Turn the lines below into a JSON list of strings, one string per line, with blank lines left out.

**PROVIDED DATA**
* BEGIN *

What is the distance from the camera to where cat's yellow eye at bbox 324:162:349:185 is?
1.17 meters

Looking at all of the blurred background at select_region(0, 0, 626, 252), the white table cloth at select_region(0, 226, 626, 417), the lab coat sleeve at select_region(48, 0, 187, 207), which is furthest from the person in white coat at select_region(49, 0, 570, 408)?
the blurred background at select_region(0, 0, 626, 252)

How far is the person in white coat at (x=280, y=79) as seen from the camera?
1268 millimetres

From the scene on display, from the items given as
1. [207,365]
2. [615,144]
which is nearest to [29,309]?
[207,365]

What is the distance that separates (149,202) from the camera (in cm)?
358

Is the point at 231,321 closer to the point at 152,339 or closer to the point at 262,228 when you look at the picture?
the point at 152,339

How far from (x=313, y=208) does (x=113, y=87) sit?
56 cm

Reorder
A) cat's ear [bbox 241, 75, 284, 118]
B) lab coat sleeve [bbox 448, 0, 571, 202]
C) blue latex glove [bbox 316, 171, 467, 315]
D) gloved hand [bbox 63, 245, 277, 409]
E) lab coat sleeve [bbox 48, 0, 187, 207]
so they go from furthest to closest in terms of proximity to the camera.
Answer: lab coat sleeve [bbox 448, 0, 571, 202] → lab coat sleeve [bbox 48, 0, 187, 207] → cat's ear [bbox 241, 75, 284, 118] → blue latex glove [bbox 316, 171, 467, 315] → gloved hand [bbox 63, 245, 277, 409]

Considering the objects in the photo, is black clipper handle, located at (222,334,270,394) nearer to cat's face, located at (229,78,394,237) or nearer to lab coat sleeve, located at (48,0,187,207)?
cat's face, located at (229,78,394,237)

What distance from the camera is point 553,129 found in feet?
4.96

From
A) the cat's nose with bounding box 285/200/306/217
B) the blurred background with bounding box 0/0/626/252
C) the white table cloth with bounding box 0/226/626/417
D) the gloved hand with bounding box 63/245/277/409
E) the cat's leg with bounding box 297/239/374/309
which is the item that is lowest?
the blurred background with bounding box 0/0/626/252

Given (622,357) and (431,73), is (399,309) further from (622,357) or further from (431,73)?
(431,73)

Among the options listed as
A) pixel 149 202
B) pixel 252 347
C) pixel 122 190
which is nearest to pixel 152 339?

* END *

**REPLY TO THE EXERCISE**
[
  "What is the distance from the camera to where cat's yellow eye at bbox 324:162:349:185 is?",
  "1.17 meters",
  "Looking at all of the blurred background at select_region(0, 0, 626, 252), the white table cloth at select_region(0, 226, 626, 417), the lab coat sleeve at select_region(48, 0, 187, 207), which is furthest from the person in white coat at select_region(49, 0, 570, 408)?",
  "the blurred background at select_region(0, 0, 626, 252)",
  "How far is the person in white coat at (x=280, y=79) as seen from the camera?",
  "1268 millimetres",
  "From the scene on display, from the items given as",
  "1. [207,365]",
  "2. [615,144]",
  "which is nearest to [29,309]?",
  "[207,365]",
  "What is the distance that separates (149,202) from the camera (in cm)?",
  "358",
  "Is the point at 231,321 closer to the point at 152,339 or closer to the point at 262,228 when you look at the picture?",
  "the point at 152,339",
  "How far from (x=313, y=208) does (x=113, y=87) sit?",
  "56 cm",
  "Reorder",
  "A) cat's ear [bbox 241, 75, 284, 118]",
  "B) lab coat sleeve [bbox 448, 0, 571, 202]",
  "C) blue latex glove [bbox 316, 171, 467, 315]",
  "D) gloved hand [bbox 63, 245, 277, 409]",
  "E) lab coat sleeve [bbox 48, 0, 187, 207]",
  "so they go from furthest to closest in terms of proximity to the camera.",
  "Answer: lab coat sleeve [bbox 448, 0, 571, 202] → lab coat sleeve [bbox 48, 0, 187, 207] → cat's ear [bbox 241, 75, 284, 118] → blue latex glove [bbox 316, 171, 467, 315] → gloved hand [bbox 63, 245, 277, 409]",
  "Considering the objects in the photo, is black clipper handle, located at (222,334,270,394) nearer to cat's face, located at (229,78,394,237) or nearer to lab coat sleeve, located at (48,0,187,207)?",
  "cat's face, located at (229,78,394,237)",
  "What distance from the camera is point 553,129 found in feet?",
  "4.96",
  "From",
  "A) the cat's nose with bounding box 285/200/306/217",
  "B) the blurred background with bounding box 0/0/626/252",
  "C) the white table cloth with bounding box 0/226/626/417",
  "D) the gloved hand with bounding box 63/245/277/409",
  "E) the cat's leg with bounding box 297/239/374/309",
  "which is the item that is lowest?",
  "the blurred background with bounding box 0/0/626/252",
  "Given (622,357) and (431,73), is (399,309) further from (622,357) or further from (431,73)?",
  "(431,73)",
  "Among the options listed as",
  "A) pixel 149 202",
  "B) pixel 252 347",
  "C) pixel 122 190",
  "which is nearest to pixel 152 339?"
]